According to the BBC, some big companies are forming small internal units to act more like startups:
Kassir Hussain, director of connected homes at British Gas, says Hive was founded on the “lean start-up principles” espoused by Eric Ries in his book The Lean Startup: How Today’s Entrepreneurs Use Continuous Innovation to Create Radically Successful Businesses.
In practice, this means developing a product or service step by step, constantly consulting with customers so that money isn’t wasted on features they will not want. Each stage of development is tested – so-called “validated learning” – so that future success is almost built in to the process. Normal management structures don’t apply.

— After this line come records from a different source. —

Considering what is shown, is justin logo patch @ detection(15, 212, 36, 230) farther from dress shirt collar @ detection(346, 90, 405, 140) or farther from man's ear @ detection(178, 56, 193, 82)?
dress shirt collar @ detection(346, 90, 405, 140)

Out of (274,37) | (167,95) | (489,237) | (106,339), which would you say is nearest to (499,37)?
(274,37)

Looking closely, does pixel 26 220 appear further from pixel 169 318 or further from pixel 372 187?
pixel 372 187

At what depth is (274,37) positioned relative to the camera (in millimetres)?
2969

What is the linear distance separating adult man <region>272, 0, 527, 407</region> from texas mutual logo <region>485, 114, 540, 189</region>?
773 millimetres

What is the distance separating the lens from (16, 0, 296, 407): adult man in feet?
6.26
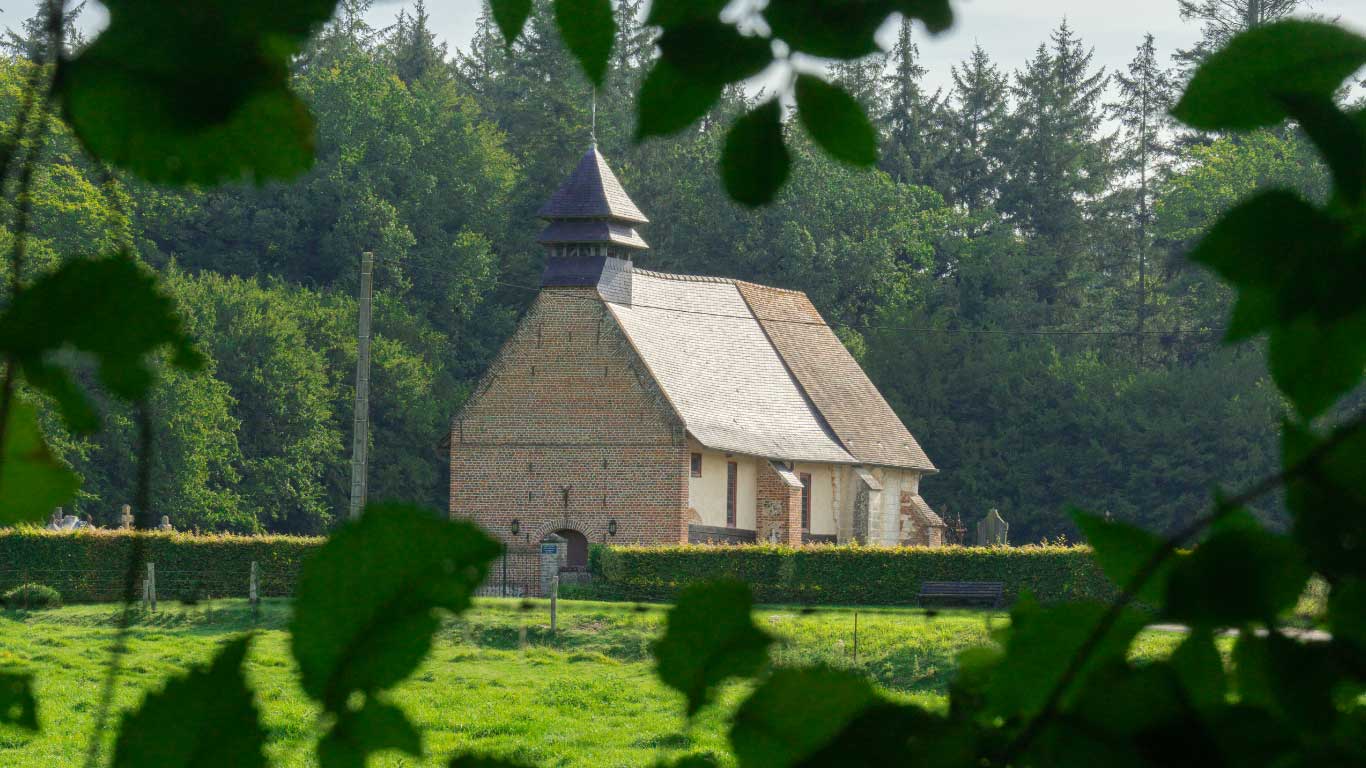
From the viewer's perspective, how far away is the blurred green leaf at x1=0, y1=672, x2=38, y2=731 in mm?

“We believe that job titles can actually prevent co-operation and teamwork,” says Mr Hussain. “It’s about encouraging an entrepreneurial mentality throughout the business. Hive’s product development is in days and weeks, not months and years.”
Hive’s Active Heating system, which lets you remotely control your home heating via smartphone, now has about 80,000 customers. But the service could not have come about from within British Gas’s complex corporate structure, Mr Hussain believes.
“Nearly three-quarters of Hive’s business is staffed by people with digital backgrounds from outside the group,” he says.
I see a few lessons here. First, the group has outsiders. Second, it is protected from the internal bureaucracy. Third, it has permission to take risks, which implies permission to fail. But it tries to limit the size of failures by staying in constant touch with customers. Not mentioned here is the idea that it has adequate resources, but that must be the case.
The other important question is how you would take this concept that seems to work well with consumer products and apply it to other sectors like, say, services or government.